■ Goal of the exercise
In the text on fifth metacarpal dislocations below, please translate the sentence "Stability to the fifth CMC joint is primarily conferred by the intermetacarpal ligament." into Spanish.

■ Text for analysis

◆ ◆ ◆ ◆ ◆ ◆ ◆

Once the appropriate diagnosis is made, it is essential to understand the relevant disrupted anatomy and potential for instability. CMC dislocations of the fifth metacarpal are classified into dorsal or volar dislocations. Nalebuff further subclassified volar dislocations into volar-radial and volar-ulnar dislocations. Volar-radial dislocations are associated with the loss of all ligamentous and tendinous attachments. This dislocation pattern may be more challenging to reduce, and open reduction is usually required, although reports of successful closed reduction have been made [3, 7, 8]. Volar-ulnar dislocations are associated with loss of the CMC and intermetacarpal ligaments with preservation of the pisometacarpal ligament, the flexor carpi ulnaris, and the extensor carpi ulnaris tendon insertions. This pattern tends to be more easily reduced; however, maintenance of reduction traditionally requires continuous traction or Kirschner wire fixation [1, 9]. Deforming forces on the metacarpal include proximal pull by the direct insertion of the extensor carpi ulnaris and the indirect pull of the flexor carpi ulnaris through the pisometacarpal ligament. Stability to the fifth CMC joint is primarily conferred by the intermetacarpal ligament. Partial sectioning of this ligament allows joint subluxation, and complete sectioning is required for a volar joint dislocation. Both of these injury patterns include damage to this ligament, creating an environment of instability [9, 8, 10]. Several studies have shown that acute CMC dislocations can be successfully treated with closed treatment methods [3, 7, 8]. The fracture reduction technique involves applying longitudinal traction to the involved phalanx with volar or dorsal pressure applied over the base of the dislocated metacarpal to reverse the direction of dislocation. If the reduction can be held, an ulnar gutter splint or cast is applied and molded in an intrinsic plus position. Splinting is typically continued for 6 weeks with early repeat radiographs taken to ensure maintenance of reduction [3, 7, 8]. Displacement after closed reduction is typically seen within a 2-week window; however, late displacement has been noted as late as 4 months [11, 12, 13].

◆ ◆ ◆ ◆ ◆ ◆ ◆

■ Dataset extract

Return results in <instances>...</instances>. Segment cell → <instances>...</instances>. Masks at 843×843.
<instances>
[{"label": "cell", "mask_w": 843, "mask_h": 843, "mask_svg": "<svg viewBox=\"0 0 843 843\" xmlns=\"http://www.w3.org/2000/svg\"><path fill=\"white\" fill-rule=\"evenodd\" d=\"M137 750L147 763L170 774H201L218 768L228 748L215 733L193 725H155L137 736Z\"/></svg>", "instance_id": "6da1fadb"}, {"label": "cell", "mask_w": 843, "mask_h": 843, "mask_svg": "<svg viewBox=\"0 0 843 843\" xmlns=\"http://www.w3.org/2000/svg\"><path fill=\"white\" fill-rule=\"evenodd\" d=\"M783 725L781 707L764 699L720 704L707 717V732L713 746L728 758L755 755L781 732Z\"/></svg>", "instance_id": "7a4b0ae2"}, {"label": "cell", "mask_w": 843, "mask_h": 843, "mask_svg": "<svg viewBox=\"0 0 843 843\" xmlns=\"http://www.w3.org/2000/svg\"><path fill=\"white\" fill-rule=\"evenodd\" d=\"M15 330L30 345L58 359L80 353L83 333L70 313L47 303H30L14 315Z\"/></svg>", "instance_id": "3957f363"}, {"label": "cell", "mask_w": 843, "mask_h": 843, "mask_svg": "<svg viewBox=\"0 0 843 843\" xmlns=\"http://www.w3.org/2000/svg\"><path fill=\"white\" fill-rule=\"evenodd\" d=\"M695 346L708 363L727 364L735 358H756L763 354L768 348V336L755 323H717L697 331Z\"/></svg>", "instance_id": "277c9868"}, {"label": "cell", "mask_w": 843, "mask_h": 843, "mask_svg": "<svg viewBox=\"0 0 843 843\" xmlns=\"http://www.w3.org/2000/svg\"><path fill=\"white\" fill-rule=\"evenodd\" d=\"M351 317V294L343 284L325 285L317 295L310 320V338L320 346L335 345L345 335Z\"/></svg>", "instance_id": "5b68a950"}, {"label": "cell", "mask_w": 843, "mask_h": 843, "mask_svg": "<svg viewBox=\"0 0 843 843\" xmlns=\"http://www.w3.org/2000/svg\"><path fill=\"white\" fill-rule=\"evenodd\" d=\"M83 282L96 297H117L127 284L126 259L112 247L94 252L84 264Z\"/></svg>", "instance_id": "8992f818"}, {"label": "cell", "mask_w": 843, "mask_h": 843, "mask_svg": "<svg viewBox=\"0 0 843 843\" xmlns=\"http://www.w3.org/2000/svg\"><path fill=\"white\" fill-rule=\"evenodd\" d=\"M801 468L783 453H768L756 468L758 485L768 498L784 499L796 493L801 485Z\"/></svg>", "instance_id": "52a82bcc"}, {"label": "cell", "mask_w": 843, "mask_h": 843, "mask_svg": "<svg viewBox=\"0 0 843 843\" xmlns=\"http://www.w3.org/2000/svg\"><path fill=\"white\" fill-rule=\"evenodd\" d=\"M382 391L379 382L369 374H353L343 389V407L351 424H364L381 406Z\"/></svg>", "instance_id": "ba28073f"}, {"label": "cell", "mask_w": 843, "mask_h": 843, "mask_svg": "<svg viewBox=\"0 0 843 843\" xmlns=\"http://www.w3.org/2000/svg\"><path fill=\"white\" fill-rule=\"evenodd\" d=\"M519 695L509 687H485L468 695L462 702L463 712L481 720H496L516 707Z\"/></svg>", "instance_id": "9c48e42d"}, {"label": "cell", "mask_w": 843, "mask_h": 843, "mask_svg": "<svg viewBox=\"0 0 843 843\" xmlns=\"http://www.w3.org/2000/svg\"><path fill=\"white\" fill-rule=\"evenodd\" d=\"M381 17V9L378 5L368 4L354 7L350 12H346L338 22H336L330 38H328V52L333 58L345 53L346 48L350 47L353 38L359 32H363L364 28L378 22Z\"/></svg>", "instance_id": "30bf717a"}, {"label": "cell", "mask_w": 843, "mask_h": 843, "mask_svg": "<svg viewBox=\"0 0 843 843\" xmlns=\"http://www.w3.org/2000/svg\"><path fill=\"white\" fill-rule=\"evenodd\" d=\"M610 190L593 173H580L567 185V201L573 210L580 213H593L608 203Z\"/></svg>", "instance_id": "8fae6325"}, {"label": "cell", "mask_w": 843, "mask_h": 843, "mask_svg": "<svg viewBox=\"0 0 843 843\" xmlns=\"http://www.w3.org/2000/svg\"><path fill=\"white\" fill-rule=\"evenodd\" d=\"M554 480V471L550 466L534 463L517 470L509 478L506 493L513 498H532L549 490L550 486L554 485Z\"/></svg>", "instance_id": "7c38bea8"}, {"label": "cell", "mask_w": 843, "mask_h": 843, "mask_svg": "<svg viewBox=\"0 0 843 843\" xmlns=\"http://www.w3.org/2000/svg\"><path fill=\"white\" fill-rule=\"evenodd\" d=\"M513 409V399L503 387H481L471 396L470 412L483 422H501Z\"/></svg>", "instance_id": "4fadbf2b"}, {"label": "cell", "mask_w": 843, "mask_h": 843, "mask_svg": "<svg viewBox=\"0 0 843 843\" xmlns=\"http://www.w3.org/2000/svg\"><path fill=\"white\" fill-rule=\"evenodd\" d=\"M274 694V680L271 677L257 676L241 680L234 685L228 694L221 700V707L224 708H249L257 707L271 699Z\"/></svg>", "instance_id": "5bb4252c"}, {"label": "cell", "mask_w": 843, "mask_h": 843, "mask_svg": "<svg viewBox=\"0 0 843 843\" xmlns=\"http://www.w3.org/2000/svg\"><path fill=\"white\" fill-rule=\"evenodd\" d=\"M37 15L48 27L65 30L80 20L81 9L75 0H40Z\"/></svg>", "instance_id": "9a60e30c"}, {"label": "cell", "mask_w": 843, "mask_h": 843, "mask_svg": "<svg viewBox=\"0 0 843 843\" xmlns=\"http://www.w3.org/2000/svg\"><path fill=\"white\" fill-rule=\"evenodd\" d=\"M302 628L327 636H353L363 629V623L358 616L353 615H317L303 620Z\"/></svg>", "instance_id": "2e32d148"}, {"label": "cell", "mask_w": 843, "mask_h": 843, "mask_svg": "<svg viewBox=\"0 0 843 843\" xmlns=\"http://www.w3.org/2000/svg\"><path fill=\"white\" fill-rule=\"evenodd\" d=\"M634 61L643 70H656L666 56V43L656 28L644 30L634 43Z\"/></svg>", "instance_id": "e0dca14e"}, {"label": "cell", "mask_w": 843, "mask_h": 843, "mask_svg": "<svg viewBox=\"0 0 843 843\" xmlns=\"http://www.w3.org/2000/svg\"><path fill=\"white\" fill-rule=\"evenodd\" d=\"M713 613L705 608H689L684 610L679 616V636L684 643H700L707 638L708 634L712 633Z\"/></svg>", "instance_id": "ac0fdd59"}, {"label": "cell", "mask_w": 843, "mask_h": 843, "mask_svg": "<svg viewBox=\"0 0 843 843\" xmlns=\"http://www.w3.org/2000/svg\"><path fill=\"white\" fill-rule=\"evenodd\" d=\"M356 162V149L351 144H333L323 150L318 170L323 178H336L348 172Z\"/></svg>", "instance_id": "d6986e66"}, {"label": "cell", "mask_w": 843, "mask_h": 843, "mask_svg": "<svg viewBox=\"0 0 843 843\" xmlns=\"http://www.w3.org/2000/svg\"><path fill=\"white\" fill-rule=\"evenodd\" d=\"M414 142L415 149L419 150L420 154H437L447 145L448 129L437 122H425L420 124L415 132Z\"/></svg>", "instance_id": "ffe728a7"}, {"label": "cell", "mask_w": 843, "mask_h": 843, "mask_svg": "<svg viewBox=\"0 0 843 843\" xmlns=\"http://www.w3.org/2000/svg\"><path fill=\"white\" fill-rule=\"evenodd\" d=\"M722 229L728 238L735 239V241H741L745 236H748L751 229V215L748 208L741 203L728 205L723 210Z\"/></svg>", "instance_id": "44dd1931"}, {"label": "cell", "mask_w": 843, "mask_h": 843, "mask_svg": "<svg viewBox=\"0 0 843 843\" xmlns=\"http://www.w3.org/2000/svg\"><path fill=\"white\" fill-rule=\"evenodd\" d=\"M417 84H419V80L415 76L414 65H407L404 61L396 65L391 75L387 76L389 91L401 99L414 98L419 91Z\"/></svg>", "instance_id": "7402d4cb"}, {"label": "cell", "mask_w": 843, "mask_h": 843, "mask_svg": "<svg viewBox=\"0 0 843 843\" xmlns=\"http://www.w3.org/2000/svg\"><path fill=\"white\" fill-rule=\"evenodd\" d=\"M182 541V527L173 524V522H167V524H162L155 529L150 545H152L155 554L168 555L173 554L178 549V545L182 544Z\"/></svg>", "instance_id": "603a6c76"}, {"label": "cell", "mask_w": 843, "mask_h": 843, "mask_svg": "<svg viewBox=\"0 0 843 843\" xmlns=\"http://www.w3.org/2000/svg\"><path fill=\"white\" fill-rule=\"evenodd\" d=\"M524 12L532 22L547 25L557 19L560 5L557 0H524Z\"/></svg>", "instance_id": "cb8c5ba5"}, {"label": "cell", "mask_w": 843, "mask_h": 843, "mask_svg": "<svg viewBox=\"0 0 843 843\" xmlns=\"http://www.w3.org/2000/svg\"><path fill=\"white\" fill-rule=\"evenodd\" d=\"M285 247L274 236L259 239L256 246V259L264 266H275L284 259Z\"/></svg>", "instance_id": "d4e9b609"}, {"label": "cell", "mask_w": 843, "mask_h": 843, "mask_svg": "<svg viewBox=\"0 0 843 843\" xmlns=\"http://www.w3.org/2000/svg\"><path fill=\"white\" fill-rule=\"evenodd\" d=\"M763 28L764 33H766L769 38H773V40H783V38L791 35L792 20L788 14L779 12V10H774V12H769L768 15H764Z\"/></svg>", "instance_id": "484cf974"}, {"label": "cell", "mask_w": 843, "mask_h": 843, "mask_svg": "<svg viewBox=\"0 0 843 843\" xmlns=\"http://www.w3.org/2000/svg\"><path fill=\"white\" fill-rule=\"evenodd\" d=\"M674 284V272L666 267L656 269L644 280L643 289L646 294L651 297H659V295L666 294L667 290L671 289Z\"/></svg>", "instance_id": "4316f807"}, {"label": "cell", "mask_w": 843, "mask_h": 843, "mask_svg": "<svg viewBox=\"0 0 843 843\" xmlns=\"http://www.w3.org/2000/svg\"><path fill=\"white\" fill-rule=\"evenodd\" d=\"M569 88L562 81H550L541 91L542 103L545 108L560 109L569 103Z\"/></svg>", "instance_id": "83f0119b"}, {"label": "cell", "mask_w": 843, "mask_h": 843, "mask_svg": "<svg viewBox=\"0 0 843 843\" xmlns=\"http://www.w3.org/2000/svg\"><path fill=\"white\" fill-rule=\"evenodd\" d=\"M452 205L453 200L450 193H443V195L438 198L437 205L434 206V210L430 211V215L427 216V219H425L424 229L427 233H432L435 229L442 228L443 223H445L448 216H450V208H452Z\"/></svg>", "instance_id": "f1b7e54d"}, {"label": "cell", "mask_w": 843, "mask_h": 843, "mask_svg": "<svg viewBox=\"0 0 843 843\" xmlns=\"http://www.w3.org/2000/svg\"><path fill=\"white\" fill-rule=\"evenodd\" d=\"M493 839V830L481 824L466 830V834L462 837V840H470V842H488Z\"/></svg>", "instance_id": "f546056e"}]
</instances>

◆ ◆ ◆ ◆ ◆ ◆ ◆

■ Response to the exercise
La estabilidad de la quinta articulación CMC la confiere principalmente el ligamento intermetacarpiano.